Robust Multi-Sensor Facial Recognition in Real Time using Nvidia DeepStream

DOI : 10.17577/IJERTV11IS010096

Download Full-Text PDF Cite this Publication

Text Only Version

Robust Multi-Sensor Facial Recognition in Real Time using Nvidia DeepStream

Dr. Saurabh Gupta

Scientist-G National Informatics Centre

New Delhi, India

Shri Piyushank Gupta

Scientist-C National Informatics Centre

Lucknow, Uttar Pradesh, India

Shri Anup Kumar

Scientist-C National Informatics Centre

New Delhi, India

Mohd. Wasim Technology Consultant N.I.C.S.I

New Delhi

AbstractParallel processing of multi-sensor face recognition system had always been a challenge in terms of processing speed. Making best utilization of GPU time and memory requires lot of efforts and hyper-tuning of face recognition inference parameters. This paper presents the scaling up of the Face Recognition System [5] using Nvidia DeepStream SDK to make it more robust over multiple camera processing simultaneously and to generate insights in real time. An end to end solution that can work in an integrated fashion has been achieved which can handle multiple live feeds through a single instance and is contained in a single application. Ease of deployment and best optimization of models have made face recognition pipeline lightweight and has scaled the processing speed on a low-end device like Jetson. DeepStream SDK enabled the solution to be as configurable as possible so that a new instance can quickly adapt to the new GPU environment with minimum efforts. This paper explains the process adopted in achieving the solution mentioned and also tried to find out the cost of reduction in deployment of face recognition system, discussed in further sections.

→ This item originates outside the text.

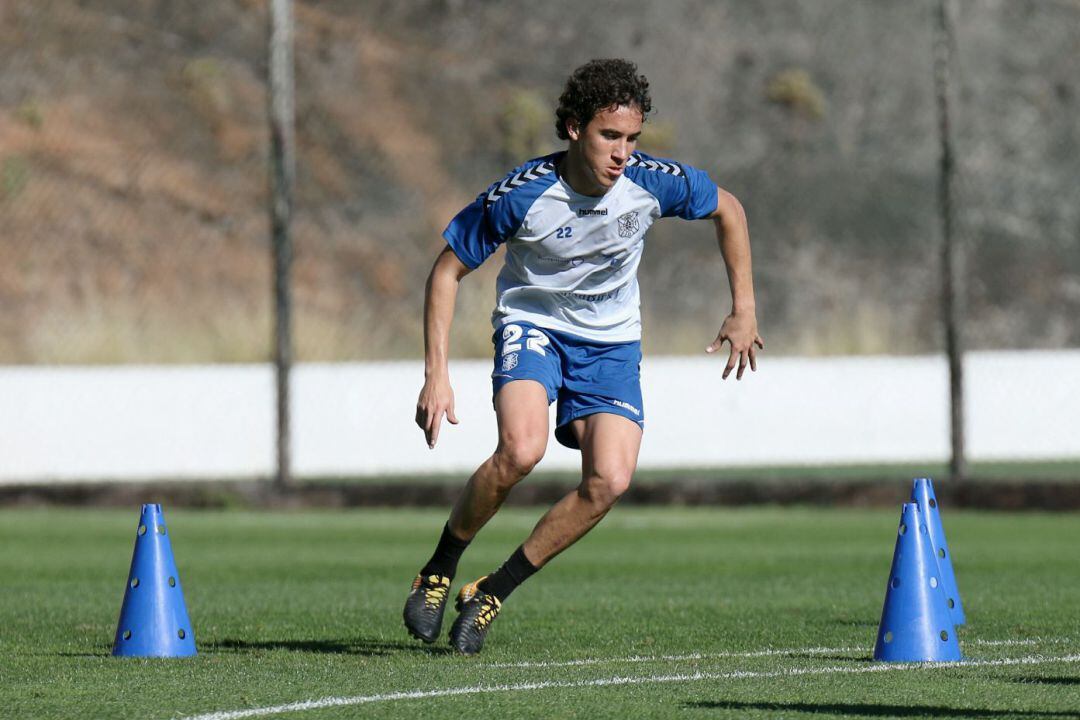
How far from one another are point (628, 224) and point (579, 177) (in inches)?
9.8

Keywords Face Detection, Face Tracking, Face Recognition, FaceNet, FaceDetect model, Nvidia, DeepStream


    With advent of DNNs (Deep Neural Networks), it has not only been possible to increase accuracy of Inference but also to accelerate the Inference over GPU environment. This acceleration is very much needed to increase the cost effectiveness of computer vision applications deployment to solve real-life computer vision problems in real time. A face recognition system consists of two DNNs in pipeline; a face detector model followed by face embeddings extractor model. Face detector finds minimum bounding boxes that contain human faces from a video frame. This bounding box is supplied to face embeddings extractor which creates a vector for each face. For a robust face recognition system, both DNNs needs to be optimized and should work with good accuracy. Availability of pre-trained and pre-optimized models like FaceDetect from Nvidia has helped in detecting faces at greater speeds and greater accuracy. State of the art model like FaceNet [1] (for face embeddings extraction from

    detected faces) is quite heavy to load into memory and has to be optimized. Now, the major problem is how to consider benefit-cost ratio to deploy a face recognition system because the deep learning algorithms needs GPU to process data in real time. Since GPUs are costly, DNNs need to be optimized and pruned so that face recognition pipeline can process more sensor data in real time. Processing multiple sensor data in real time is another challenge which needs fast parallel processing and multithreaded approaches to build a robust face recognition system. Today Nvidia not only provides advanced GPUs but also developed SDK known as DeepStream SDK to build an end to end pipeline to implement and deploy a video analytics system. Using DeepStream, the solution developed is able to handle multiple sensors using a single GPU or multiple GPUs. This is achieved using hardware acceleration at different stages of pipeline and optimizing the models being loaded into the pipeline for the GPU being used for inference. The SDK also helped us to track faces in a video so that the same face detected in subsequent frames need not to be sent for further processing again.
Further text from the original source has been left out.